AIM: Pick out each line in the entries below that contains the word "nearer" and copy it in full. Case counts.

GIVEN INFORMATION:
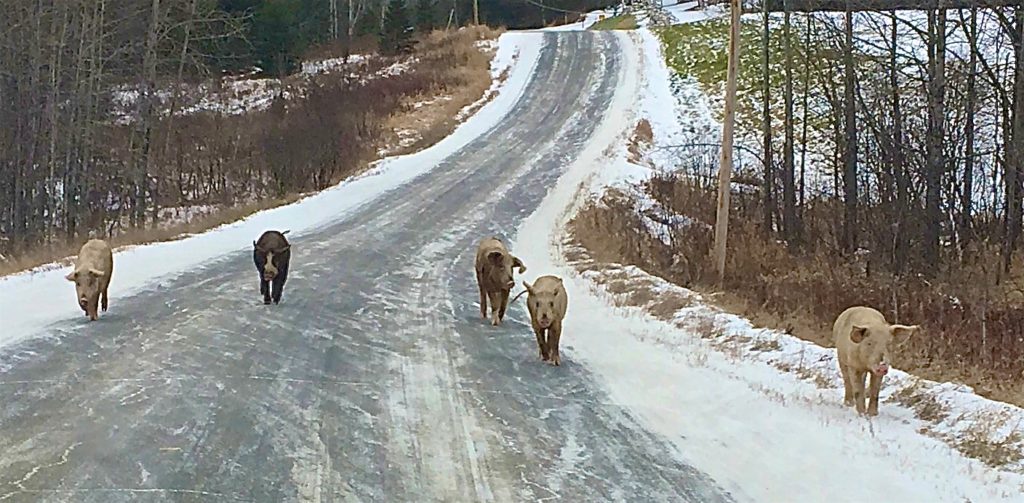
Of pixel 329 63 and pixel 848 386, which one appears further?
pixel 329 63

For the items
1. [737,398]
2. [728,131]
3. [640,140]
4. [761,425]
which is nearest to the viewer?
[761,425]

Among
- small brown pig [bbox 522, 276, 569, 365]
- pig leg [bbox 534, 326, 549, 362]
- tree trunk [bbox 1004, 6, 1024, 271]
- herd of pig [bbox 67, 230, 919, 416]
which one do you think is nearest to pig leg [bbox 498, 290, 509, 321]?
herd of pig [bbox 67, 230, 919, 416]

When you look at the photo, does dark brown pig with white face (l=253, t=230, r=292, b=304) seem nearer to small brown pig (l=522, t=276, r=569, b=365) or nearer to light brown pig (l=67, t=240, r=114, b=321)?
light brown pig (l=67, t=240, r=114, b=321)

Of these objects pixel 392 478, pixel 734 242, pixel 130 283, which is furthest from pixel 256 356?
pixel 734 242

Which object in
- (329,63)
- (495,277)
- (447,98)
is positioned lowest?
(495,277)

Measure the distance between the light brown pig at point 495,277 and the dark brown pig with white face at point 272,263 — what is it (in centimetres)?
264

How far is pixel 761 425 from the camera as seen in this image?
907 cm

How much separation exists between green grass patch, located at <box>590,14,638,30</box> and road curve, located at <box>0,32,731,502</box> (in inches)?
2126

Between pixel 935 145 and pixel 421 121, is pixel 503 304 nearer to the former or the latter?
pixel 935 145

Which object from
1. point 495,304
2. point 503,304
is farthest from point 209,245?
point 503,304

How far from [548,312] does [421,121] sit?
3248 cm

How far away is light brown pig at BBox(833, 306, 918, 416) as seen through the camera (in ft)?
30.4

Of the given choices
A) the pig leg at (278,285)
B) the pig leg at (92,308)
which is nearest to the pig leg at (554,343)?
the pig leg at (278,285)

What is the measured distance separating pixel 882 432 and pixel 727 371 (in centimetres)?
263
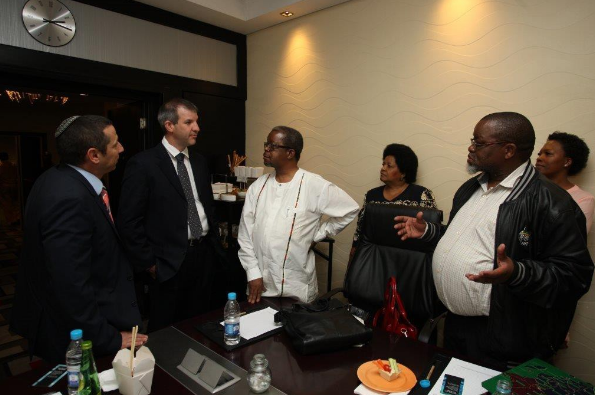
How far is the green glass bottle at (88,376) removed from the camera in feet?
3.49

==

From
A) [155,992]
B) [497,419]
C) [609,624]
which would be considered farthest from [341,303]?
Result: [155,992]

--

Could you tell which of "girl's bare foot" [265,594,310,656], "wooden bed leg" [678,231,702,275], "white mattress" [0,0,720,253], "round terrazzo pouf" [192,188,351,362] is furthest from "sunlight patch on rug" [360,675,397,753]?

FULL OUTPUT:
When you look at the photo, does dark brown pig with white face (l=253, t=230, r=292, b=304) seem nearer to small brown pig (l=522, t=276, r=569, b=365) or nearer to light brown pig (l=67, t=240, r=114, b=321)?
Between pixel 935 145 and pixel 421 121, is pixel 503 304 nearer to the former or the latter?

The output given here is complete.